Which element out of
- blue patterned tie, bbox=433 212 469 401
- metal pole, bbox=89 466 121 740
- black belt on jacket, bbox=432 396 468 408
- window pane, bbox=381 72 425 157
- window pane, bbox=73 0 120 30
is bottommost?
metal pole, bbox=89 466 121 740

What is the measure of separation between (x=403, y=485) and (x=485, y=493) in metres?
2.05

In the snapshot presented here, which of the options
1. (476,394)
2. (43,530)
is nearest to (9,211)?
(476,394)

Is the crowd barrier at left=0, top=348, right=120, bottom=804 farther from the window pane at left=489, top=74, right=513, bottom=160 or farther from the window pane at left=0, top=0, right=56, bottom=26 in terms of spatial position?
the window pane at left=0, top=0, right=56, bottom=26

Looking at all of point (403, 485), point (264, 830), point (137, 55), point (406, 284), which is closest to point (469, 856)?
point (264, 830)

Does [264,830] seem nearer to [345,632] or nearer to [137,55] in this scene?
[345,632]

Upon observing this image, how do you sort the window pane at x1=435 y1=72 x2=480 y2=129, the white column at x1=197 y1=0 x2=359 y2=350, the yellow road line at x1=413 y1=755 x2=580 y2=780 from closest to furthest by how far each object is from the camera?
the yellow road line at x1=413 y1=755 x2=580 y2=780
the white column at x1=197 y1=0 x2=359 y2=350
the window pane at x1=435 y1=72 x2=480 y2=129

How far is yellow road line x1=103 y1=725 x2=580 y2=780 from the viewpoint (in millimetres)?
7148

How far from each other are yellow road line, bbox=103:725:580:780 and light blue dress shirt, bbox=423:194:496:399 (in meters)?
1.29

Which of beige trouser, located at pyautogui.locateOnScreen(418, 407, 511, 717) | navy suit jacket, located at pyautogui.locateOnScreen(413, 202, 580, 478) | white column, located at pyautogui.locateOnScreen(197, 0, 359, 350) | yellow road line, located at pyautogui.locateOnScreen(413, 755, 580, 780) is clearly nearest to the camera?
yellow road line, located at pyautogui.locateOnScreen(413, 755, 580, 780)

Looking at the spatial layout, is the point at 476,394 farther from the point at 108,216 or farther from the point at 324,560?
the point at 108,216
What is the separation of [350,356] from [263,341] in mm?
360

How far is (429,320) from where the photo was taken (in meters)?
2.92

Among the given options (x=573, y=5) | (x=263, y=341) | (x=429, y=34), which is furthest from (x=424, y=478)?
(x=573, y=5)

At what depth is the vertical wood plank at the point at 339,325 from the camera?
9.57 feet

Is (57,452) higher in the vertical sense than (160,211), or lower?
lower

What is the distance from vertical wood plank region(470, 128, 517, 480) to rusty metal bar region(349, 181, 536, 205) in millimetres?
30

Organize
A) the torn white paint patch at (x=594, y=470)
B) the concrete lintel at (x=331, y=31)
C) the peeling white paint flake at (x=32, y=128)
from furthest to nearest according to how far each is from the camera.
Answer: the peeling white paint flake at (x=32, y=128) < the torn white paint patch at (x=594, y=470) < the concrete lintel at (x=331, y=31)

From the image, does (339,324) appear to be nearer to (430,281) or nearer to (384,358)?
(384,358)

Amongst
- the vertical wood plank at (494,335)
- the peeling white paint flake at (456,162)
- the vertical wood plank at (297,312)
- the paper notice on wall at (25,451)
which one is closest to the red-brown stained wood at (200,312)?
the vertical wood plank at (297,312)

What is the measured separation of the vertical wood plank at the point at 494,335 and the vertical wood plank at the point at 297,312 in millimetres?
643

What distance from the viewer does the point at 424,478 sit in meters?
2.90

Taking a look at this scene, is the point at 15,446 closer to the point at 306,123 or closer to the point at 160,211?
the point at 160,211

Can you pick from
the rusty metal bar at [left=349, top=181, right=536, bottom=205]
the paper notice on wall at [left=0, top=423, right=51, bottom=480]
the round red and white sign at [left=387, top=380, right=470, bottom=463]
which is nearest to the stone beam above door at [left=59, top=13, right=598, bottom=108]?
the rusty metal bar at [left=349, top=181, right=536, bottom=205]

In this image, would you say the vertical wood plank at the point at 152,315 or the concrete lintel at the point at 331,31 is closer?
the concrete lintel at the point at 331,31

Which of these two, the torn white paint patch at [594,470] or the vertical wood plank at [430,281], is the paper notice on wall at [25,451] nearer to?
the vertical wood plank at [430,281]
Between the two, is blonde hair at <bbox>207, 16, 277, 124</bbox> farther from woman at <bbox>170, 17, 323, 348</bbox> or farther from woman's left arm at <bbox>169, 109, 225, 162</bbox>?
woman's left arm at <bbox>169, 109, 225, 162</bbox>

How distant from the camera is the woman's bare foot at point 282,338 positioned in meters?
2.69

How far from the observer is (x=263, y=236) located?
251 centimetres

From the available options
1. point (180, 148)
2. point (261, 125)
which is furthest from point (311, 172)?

### SHORT PROBLEM
Copy all of the rows above word for word.

### TASK RESPONSE
Which element out of
- blue patterned tie, bbox=433 212 469 401
- metal pole, bbox=89 466 121 740
- black belt on jacket, bbox=432 396 468 408
- window pane, bbox=381 72 425 157
- window pane, bbox=73 0 120 30
is bottommost?
metal pole, bbox=89 466 121 740

What is the measure of separation between (x=403, y=485) and (x=485, y=493) in metres?
2.05

In the snapshot presented here, which of the options
1. (476,394)
2. (43,530)
is nearest to (9,211)?
(476,394)

Is the crowd barrier at left=0, top=348, right=120, bottom=804 farther from the window pane at left=489, top=74, right=513, bottom=160 or farther from the window pane at left=0, top=0, right=56, bottom=26 in terms of spatial position?
the window pane at left=0, top=0, right=56, bottom=26

Looking at all of point (403, 485), point (264, 830), point (137, 55), point (406, 284), which is closest to point (469, 856)?
point (264, 830)

Does [264,830] seem nearer to [345,632] or nearer to [137,55] in this scene?
[345,632]

Upon observing this image, how do you sort the window pane at x1=435 y1=72 x2=480 y2=129, the white column at x1=197 y1=0 x2=359 y2=350, the yellow road line at x1=413 y1=755 x2=580 y2=780 from closest to furthest by how far each object is from the camera?
the yellow road line at x1=413 y1=755 x2=580 y2=780
the white column at x1=197 y1=0 x2=359 y2=350
the window pane at x1=435 y1=72 x2=480 y2=129

How far is yellow road line x1=103 y1=725 x2=580 y2=780 from the viewpoint (in millimetres)?
7148

How far from each other are yellow road line, bbox=103:725:580:780 and light blue dress shirt, bbox=423:194:496:399 (in meters)?
1.29

Which of beige trouser, located at pyautogui.locateOnScreen(418, 407, 511, 717) | navy suit jacket, located at pyautogui.locateOnScreen(413, 202, 580, 478) | white column, located at pyautogui.locateOnScreen(197, 0, 359, 350) | yellow road line, located at pyautogui.locateOnScreen(413, 755, 580, 780) is clearly nearest to the camera?
yellow road line, located at pyautogui.locateOnScreen(413, 755, 580, 780)

Looking at the spatial layout, is the point at 476,394 farther from the point at 108,216 or farther from the point at 324,560?
the point at 108,216
What is the separation of [350,356] from [263,341] in mm?
360

How far is (429,320) from where the photo was taken (in meters)?
2.92

Among the given options (x=573, y=5) | (x=263, y=341) | (x=429, y=34), which is furthest from (x=424, y=478)?
(x=573, y=5)

At what depth is the vertical wood plank at the point at 339,325 from the camera?
9.57 feet

Is (57,452) higher in the vertical sense than (160,211), or lower?
lower

What is the distance from vertical wood plank region(470, 128, 517, 480) to rusty metal bar region(349, 181, 536, 205) in millimetres?
30

Organize
A) the torn white paint patch at (x=594, y=470)
B) the concrete lintel at (x=331, y=31)
C) the peeling white paint flake at (x=32, y=128)
from furthest to nearest according to how far each is from the camera.
Answer: the peeling white paint flake at (x=32, y=128) < the torn white paint patch at (x=594, y=470) < the concrete lintel at (x=331, y=31)

From the image, does (339,324) appear to be nearer to (430,281) or nearer to (384,358)?
(384,358)

Amongst
- the vertical wood plank at (494,335)
- the peeling white paint flake at (456,162)
- the vertical wood plank at (297,312)
- the paper notice on wall at (25,451)
which one is closest to the red-brown stained wood at (200,312)?
the vertical wood plank at (297,312)

What is the measured separation of the vertical wood plank at the point at 494,335 and the vertical wood plank at the point at 297,312 in millimetres?
643

What distance from the viewer does the point at 424,478 sit in meters?
2.90

Taking a look at this scene, is the point at 15,446 closer to the point at 306,123 or closer to the point at 160,211?
the point at 160,211

Can you pick from
the rusty metal bar at [left=349, top=181, right=536, bottom=205]
the paper notice on wall at [left=0, top=423, right=51, bottom=480]
the round red and white sign at [left=387, top=380, right=470, bottom=463]
which is nearest to the stone beam above door at [left=59, top=13, right=598, bottom=108]?
the rusty metal bar at [left=349, top=181, right=536, bottom=205]

In this image, would you say the vertical wood plank at the point at 152,315 or the concrete lintel at the point at 331,31 is closer?
the concrete lintel at the point at 331,31

Which of these two, the torn white paint patch at [594,470] or the vertical wood plank at [430,281], is the paper notice on wall at [25,451] nearer to?
the vertical wood plank at [430,281]
Between the two, is blonde hair at <bbox>207, 16, 277, 124</bbox> farther from woman at <bbox>170, 17, 323, 348</bbox> or farther from woman's left arm at <bbox>169, 109, 225, 162</bbox>?
woman's left arm at <bbox>169, 109, 225, 162</bbox>

How distant from the camera is the woman's bare foot at point 282,338 positioned in meters?
2.69

How far from the observer is (x=263, y=236) located?
251 centimetres

From the available options
1. point (180, 148)
2. point (261, 125)
which is furthest from point (311, 172)?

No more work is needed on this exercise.